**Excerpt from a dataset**
►

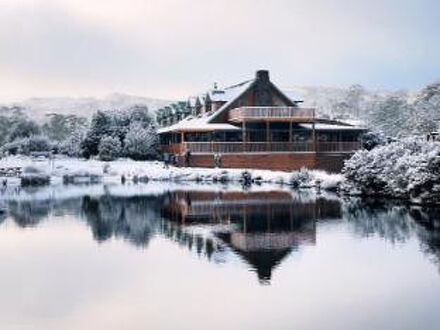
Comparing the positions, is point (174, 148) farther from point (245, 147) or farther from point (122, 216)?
point (122, 216)

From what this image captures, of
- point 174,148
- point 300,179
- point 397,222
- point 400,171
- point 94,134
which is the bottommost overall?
point 397,222

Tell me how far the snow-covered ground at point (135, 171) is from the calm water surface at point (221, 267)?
21957 mm

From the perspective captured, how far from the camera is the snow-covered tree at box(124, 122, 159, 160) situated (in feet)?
259

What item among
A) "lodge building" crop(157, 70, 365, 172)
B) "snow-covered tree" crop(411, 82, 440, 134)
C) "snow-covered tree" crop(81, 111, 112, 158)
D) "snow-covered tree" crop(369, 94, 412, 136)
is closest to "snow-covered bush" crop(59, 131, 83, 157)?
"snow-covered tree" crop(81, 111, 112, 158)

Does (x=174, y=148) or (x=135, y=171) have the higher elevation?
(x=174, y=148)

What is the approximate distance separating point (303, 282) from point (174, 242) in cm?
905

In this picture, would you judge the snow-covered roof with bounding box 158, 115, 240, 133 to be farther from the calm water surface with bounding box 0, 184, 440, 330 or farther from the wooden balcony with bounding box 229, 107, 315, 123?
the calm water surface with bounding box 0, 184, 440, 330

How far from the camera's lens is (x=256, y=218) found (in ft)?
123

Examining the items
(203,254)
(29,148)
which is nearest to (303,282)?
(203,254)

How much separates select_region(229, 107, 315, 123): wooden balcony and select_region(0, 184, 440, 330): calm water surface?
1112 inches

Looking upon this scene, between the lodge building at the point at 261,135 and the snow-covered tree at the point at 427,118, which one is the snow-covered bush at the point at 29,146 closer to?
the lodge building at the point at 261,135

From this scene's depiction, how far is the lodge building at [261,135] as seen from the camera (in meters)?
70.8

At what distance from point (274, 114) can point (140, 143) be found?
1549 cm

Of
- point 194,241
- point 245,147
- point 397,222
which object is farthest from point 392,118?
point 194,241
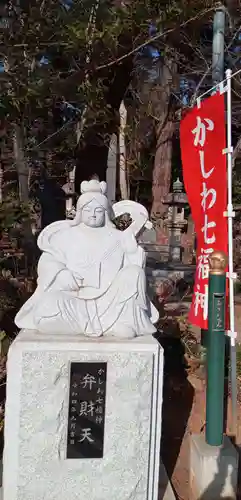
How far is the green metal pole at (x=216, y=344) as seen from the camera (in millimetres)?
2684

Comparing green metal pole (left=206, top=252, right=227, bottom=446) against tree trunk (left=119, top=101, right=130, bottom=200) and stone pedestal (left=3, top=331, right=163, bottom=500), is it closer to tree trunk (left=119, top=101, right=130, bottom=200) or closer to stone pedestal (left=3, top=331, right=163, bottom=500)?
stone pedestal (left=3, top=331, right=163, bottom=500)

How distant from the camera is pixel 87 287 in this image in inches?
99.8

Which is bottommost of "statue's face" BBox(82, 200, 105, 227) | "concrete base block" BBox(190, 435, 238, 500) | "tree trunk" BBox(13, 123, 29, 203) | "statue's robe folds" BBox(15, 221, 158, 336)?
"concrete base block" BBox(190, 435, 238, 500)

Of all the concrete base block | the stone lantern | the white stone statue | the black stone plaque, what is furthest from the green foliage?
the stone lantern

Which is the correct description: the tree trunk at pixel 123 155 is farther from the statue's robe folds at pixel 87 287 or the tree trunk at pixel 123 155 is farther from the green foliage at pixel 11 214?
the statue's robe folds at pixel 87 287

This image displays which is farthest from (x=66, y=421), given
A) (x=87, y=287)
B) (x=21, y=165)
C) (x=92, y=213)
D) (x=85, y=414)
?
(x=21, y=165)

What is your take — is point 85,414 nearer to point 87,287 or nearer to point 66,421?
point 66,421

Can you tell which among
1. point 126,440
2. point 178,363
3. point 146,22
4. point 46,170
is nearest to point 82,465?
point 126,440

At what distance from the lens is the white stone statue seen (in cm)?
243

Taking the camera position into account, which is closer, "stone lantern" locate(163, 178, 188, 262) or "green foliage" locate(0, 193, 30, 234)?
"green foliage" locate(0, 193, 30, 234)

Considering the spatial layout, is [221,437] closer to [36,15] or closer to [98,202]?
[98,202]

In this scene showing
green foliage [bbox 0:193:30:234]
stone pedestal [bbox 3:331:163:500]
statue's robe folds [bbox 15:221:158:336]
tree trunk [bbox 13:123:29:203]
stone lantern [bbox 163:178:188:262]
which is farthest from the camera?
stone lantern [bbox 163:178:188:262]

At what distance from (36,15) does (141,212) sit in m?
2.27

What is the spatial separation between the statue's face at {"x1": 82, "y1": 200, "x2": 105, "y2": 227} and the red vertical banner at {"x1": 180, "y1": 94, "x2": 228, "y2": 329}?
933 millimetres
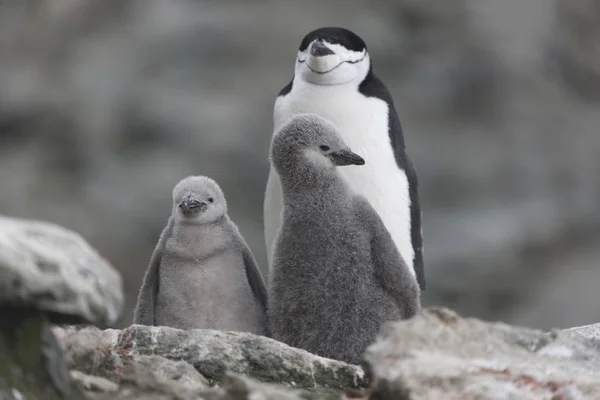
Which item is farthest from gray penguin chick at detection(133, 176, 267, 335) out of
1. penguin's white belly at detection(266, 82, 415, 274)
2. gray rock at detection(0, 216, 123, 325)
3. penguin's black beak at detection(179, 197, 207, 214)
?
gray rock at detection(0, 216, 123, 325)

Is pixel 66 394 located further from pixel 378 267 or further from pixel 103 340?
pixel 378 267

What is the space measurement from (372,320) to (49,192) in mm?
7101

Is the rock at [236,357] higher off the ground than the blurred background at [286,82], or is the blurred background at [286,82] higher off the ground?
the rock at [236,357]

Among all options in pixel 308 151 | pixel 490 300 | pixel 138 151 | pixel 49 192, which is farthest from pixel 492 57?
pixel 308 151

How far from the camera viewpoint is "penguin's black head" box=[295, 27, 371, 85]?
508cm

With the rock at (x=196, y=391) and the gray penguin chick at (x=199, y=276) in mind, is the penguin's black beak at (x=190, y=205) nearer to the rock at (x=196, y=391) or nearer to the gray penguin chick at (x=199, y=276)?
the gray penguin chick at (x=199, y=276)

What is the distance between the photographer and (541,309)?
9.84 meters

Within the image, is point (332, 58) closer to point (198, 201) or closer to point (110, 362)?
point (198, 201)

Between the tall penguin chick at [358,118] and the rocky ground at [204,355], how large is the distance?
1.67m

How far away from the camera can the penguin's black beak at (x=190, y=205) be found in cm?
388

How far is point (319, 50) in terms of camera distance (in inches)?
200

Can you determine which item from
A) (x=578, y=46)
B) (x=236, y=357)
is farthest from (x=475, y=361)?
(x=578, y=46)

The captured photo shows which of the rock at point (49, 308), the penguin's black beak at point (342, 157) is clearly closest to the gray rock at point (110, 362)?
the rock at point (49, 308)

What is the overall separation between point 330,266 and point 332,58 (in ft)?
5.38
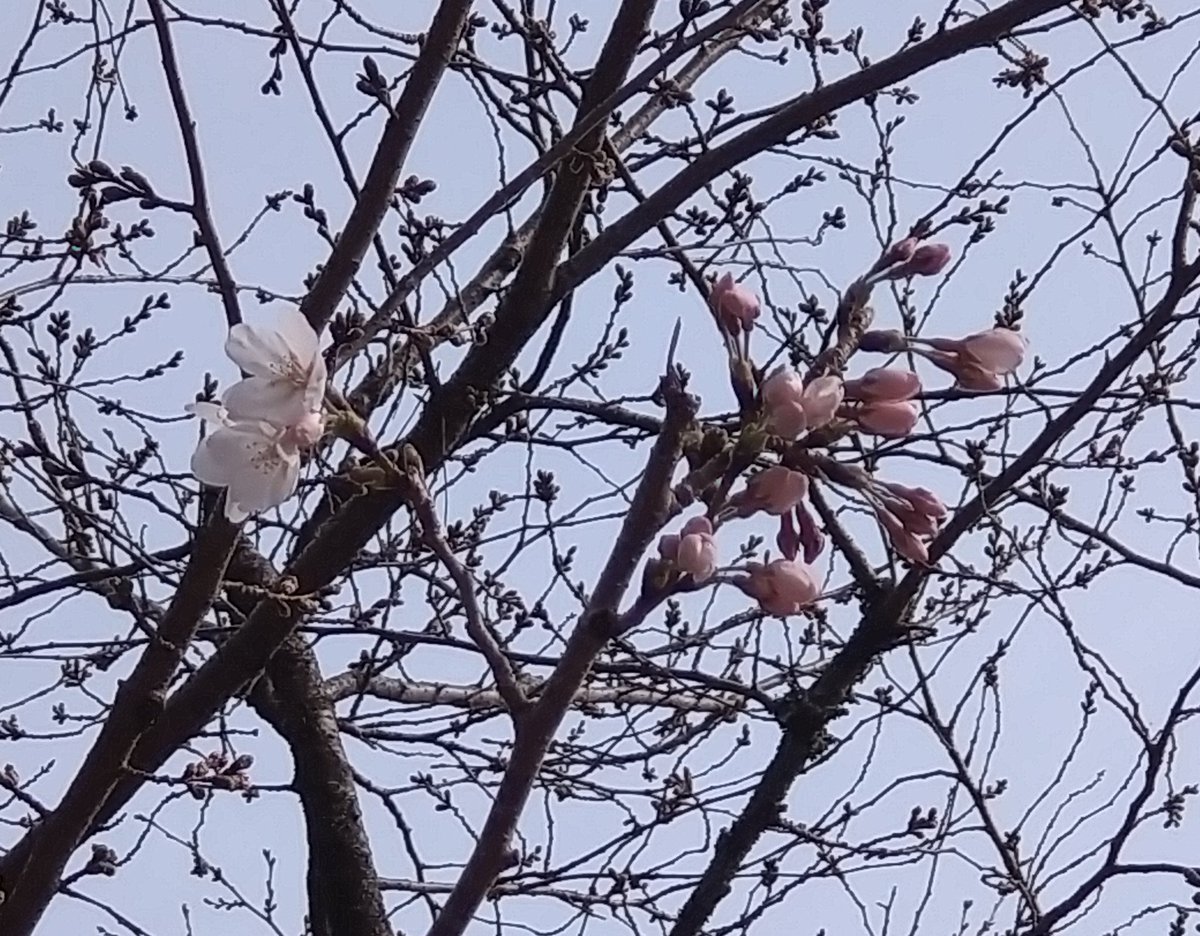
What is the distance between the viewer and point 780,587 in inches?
53.5

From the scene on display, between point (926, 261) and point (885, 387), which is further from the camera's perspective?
point (926, 261)

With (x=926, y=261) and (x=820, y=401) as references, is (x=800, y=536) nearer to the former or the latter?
(x=820, y=401)

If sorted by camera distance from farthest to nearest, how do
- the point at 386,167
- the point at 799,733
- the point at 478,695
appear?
the point at 478,695, the point at 799,733, the point at 386,167

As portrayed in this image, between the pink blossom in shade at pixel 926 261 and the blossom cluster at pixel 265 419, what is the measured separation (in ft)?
2.06

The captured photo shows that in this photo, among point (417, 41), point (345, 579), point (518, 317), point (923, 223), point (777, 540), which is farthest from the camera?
point (345, 579)

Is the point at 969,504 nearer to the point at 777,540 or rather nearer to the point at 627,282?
the point at 627,282

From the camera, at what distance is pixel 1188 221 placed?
3.18 metres

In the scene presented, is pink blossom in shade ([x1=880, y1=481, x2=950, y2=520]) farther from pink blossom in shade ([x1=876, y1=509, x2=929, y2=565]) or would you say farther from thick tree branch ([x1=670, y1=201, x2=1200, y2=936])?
thick tree branch ([x1=670, y1=201, x2=1200, y2=936])

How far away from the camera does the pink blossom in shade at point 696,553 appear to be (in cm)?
124

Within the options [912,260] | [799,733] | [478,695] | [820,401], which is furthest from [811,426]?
[478,695]

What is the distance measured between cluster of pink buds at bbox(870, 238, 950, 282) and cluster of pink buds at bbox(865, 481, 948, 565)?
0.24 meters

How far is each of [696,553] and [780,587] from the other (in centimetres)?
15

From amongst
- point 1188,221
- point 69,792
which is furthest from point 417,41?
point 69,792

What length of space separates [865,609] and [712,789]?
2.55ft
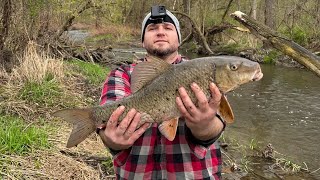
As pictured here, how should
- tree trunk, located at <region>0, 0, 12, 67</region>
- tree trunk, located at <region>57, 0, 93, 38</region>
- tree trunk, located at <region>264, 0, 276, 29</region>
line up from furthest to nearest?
tree trunk, located at <region>264, 0, 276, 29</region>, tree trunk, located at <region>57, 0, 93, 38</region>, tree trunk, located at <region>0, 0, 12, 67</region>

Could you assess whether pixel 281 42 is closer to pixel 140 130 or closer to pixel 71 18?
pixel 140 130

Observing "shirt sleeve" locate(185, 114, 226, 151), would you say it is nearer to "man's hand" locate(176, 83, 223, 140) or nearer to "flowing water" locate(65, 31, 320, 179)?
"man's hand" locate(176, 83, 223, 140)

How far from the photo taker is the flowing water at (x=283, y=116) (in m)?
7.06

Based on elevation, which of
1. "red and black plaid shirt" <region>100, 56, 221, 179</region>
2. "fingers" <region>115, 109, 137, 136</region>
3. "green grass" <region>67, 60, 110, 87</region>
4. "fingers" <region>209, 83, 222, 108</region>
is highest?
"fingers" <region>209, 83, 222, 108</region>

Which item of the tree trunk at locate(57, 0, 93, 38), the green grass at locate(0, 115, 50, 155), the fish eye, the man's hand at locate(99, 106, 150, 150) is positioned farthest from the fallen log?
the tree trunk at locate(57, 0, 93, 38)

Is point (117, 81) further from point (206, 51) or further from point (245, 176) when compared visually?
point (206, 51)

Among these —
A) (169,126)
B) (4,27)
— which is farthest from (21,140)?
(4,27)

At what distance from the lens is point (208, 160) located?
9.20 ft

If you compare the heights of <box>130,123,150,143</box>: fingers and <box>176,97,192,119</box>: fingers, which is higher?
<box>176,97,192,119</box>: fingers

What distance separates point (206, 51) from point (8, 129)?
16376 mm

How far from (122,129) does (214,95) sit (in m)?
0.59

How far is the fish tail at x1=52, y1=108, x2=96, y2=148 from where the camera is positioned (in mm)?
2391

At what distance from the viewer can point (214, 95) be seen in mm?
2252

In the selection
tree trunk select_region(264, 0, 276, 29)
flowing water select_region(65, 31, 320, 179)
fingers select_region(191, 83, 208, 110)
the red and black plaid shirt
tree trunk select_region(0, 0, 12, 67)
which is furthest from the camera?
tree trunk select_region(264, 0, 276, 29)
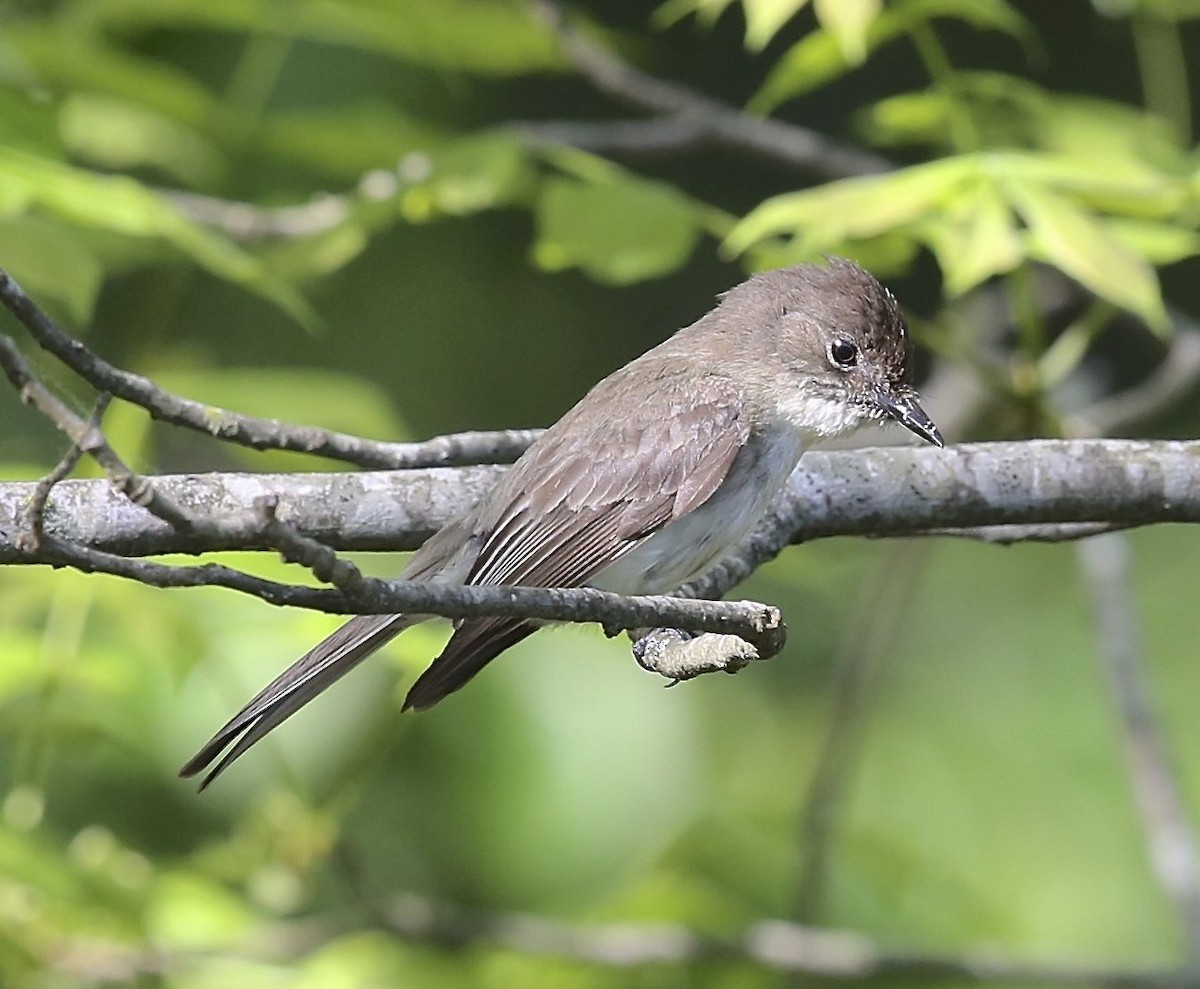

◄

**What to do**
Please show every line of the data above that contains the string "detection".

**Reply to the task**
Which item is farthest from gray penguin chick at detection(133, 176, 267, 335) out of
1. penguin's white belly at detection(266, 82, 415, 274)
2. gray rock at detection(0, 216, 123, 325)
3. penguin's black beak at detection(179, 197, 207, 214)
gray rock at detection(0, 216, 123, 325)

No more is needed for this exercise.